Maybe Seagal is just tired of churning out these low rent action flicks and should just retire. But I guess when there is still money to make, then why not churn out a couple more? It's just a pity the opportunity to be entertaining and another action star's talents are wasted in the process. Maybe Seagal just bought a bunch of action movie titles (from Today You Die to Driven to Kill) and is contractually obligated to make them (though I'm still no sure how anyone thought Belly of the Beast makes for a cool action movie title!). Some have been entertaining (like Pistol Whipped and the aforementioned A Dangerous Man) but Born to Raise Hell (a title which promises much action fun) is just a lazy mess.
STREET ASYLUM (1990)
Directed by: Gregory Dark
Written by: John Powers & Gregory Dark
Starring: Wings Hauser, G. Gordon Liddy, Sy Richardson, Alex Cord, Roberta Vazquez & Brion James
Wings Hauser made some mad films. Vice Squad, Nightmare at Noon and The Art of Dying all push the boundaries of taste, absurdness and over-the-top action. But perhaps the maddest film he made (though don't hold me to it, as I've yet to see all his films: something I'm sure I will accomplish at some point!) was Street Asylum. It's not just mad but deranged, sleazy, disturbing and just outright weird. Directed and co-written by one time porn director and king of the 1990s softcore thriller craze Gregory Dark (Secret Games 3, Animal Instincts), Street Asylum takes a walk on the wild and dark side of Los Angeles as Hauser's grizzled cop trawls through the underbelly of LA. But while the film certainly delves into the dirty areas of LA and its characters minds, the makers also throw in a sci-fi twist with Hauser joining an elite squad of cops who have been implanted with some kind of special microchip which sends them into fits of violent rage and unrelenting lust. Yep, this film is pretty mad.

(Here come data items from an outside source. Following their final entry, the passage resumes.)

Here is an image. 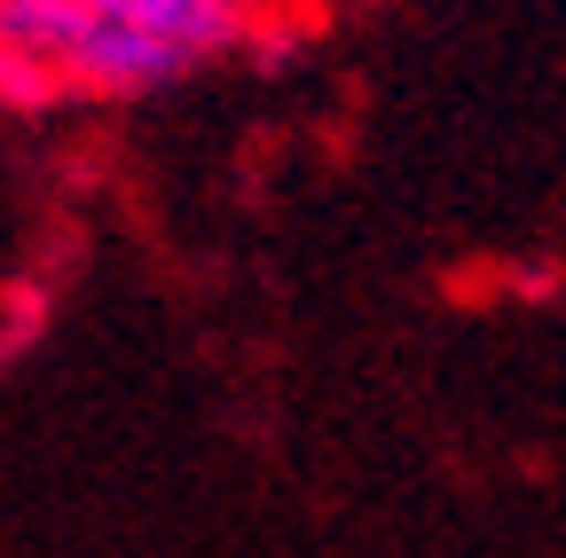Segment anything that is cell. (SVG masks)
Instances as JSON below:
<instances>
[{
  "label": "cell",
  "mask_w": 566,
  "mask_h": 558,
  "mask_svg": "<svg viewBox=\"0 0 566 558\" xmlns=\"http://www.w3.org/2000/svg\"><path fill=\"white\" fill-rule=\"evenodd\" d=\"M260 32V0H0V110L158 95Z\"/></svg>",
  "instance_id": "cell-1"
}]
</instances>
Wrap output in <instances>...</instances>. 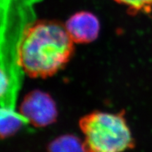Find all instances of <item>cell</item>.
Instances as JSON below:
<instances>
[{"label": "cell", "instance_id": "6", "mask_svg": "<svg viewBox=\"0 0 152 152\" xmlns=\"http://www.w3.org/2000/svg\"><path fill=\"white\" fill-rule=\"evenodd\" d=\"M47 152H87L83 141L75 134L57 137L47 146Z\"/></svg>", "mask_w": 152, "mask_h": 152}, {"label": "cell", "instance_id": "7", "mask_svg": "<svg viewBox=\"0 0 152 152\" xmlns=\"http://www.w3.org/2000/svg\"><path fill=\"white\" fill-rule=\"evenodd\" d=\"M119 4L125 6L129 14H148L152 11V0H113Z\"/></svg>", "mask_w": 152, "mask_h": 152}, {"label": "cell", "instance_id": "5", "mask_svg": "<svg viewBox=\"0 0 152 152\" xmlns=\"http://www.w3.org/2000/svg\"><path fill=\"white\" fill-rule=\"evenodd\" d=\"M28 124L20 112L0 106V138L11 137Z\"/></svg>", "mask_w": 152, "mask_h": 152}, {"label": "cell", "instance_id": "1", "mask_svg": "<svg viewBox=\"0 0 152 152\" xmlns=\"http://www.w3.org/2000/svg\"><path fill=\"white\" fill-rule=\"evenodd\" d=\"M75 43L64 24L38 20L23 28L17 60L23 73L32 78H47L61 71L75 53Z\"/></svg>", "mask_w": 152, "mask_h": 152}, {"label": "cell", "instance_id": "4", "mask_svg": "<svg viewBox=\"0 0 152 152\" xmlns=\"http://www.w3.org/2000/svg\"><path fill=\"white\" fill-rule=\"evenodd\" d=\"M64 26L75 44H89L95 41L101 29L99 18L87 11L75 12L67 19Z\"/></svg>", "mask_w": 152, "mask_h": 152}, {"label": "cell", "instance_id": "3", "mask_svg": "<svg viewBox=\"0 0 152 152\" xmlns=\"http://www.w3.org/2000/svg\"><path fill=\"white\" fill-rule=\"evenodd\" d=\"M19 112L28 125L35 128H45L53 124L58 118L56 102L48 93L33 90L25 95Z\"/></svg>", "mask_w": 152, "mask_h": 152}, {"label": "cell", "instance_id": "2", "mask_svg": "<svg viewBox=\"0 0 152 152\" xmlns=\"http://www.w3.org/2000/svg\"><path fill=\"white\" fill-rule=\"evenodd\" d=\"M87 152H125L134 147L124 111H94L79 120Z\"/></svg>", "mask_w": 152, "mask_h": 152}, {"label": "cell", "instance_id": "8", "mask_svg": "<svg viewBox=\"0 0 152 152\" xmlns=\"http://www.w3.org/2000/svg\"><path fill=\"white\" fill-rule=\"evenodd\" d=\"M10 81L7 71L0 60V102L2 101L9 92Z\"/></svg>", "mask_w": 152, "mask_h": 152}]
</instances>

So with Hauser and his various cop partners all micro-chipped up, we go on a wild ride through the seedy streets of LA as no fetish or sexual deviation is left untouched. Inncoent people are gunned down in ultra violent fashion; one of Hauser's partners (Sy Richardson) continuously giggles like a school girl and attempts to hump everything in sight; some rather convincing, grubby and disturbing video footage opens the film showing people being killed and hurt in horrible ways; Hauser bangs a prostitute in a dirty alleyway as his enraged lust takes over; and with so much more weirdness and wrongness going on I need to go and take a shower just thinking about it.
Not really a cop film, not in the traditional sense anyway, and not much of a sci-fi film either despite the brain controlling plot device, one thing Street Asylum certainly is, is a pure exploitation flick. The film often hits hard in delivering seedy scene after seedy scene and it certainly achieves a manic energy that makes one keep watching no matter how crazy and weird things get. There is also a couple of groovy action scenes thrown in as well including an impressive scene where a stunt man it attached to the back of a speeding car by a rope to his foot and flung all over the LA streets in a high speed pursuit. Pretty cool stunt and just as bonkers as everything else is this movie.
Street Asylum is a weird film that could only have come from the late 80s/early 90s that probably had intentions of showing us viewers how fucked up the world and it's people are but will be more remembered for the complete looniness of many of its scenes. Still, despite the bonkers premise and the over-the-top exploitation, Street Asylum still disturbs on some level and, again, proves that Wings Hauser made some mad, mad films.